The input

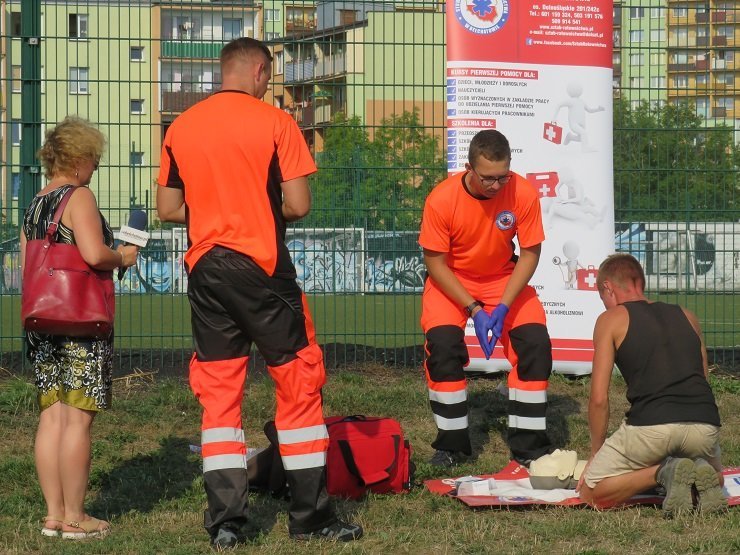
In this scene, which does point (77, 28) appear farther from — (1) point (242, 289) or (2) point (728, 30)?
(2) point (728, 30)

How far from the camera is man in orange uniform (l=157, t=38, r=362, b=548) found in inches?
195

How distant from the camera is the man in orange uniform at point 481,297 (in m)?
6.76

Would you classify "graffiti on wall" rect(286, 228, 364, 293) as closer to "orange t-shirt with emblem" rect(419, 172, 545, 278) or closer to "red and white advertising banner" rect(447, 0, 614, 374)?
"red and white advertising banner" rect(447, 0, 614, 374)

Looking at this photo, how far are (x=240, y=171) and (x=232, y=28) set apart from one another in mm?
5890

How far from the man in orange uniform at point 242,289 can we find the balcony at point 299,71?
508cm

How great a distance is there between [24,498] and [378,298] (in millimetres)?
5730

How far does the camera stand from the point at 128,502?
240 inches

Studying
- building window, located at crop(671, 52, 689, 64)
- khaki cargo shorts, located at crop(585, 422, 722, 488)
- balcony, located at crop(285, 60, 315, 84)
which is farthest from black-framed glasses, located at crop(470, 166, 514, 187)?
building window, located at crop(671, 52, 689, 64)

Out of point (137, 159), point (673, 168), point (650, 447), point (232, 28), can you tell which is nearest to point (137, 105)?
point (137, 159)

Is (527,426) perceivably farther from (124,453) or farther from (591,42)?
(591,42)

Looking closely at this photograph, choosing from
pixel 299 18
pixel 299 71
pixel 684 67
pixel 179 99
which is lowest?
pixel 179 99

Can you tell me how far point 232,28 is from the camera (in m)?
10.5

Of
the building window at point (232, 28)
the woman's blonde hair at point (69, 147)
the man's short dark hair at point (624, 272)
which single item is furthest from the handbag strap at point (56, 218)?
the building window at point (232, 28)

--

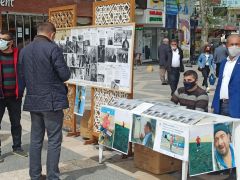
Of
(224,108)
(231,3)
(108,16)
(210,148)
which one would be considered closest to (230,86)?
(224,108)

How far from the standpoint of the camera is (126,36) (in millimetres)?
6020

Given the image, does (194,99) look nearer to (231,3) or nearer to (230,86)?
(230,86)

Request
Pull out each line in the entries above that contains the word "hair".

Output of the task
the woman's blonde hair at point (69, 147)
the man's short dark hair at point (624, 272)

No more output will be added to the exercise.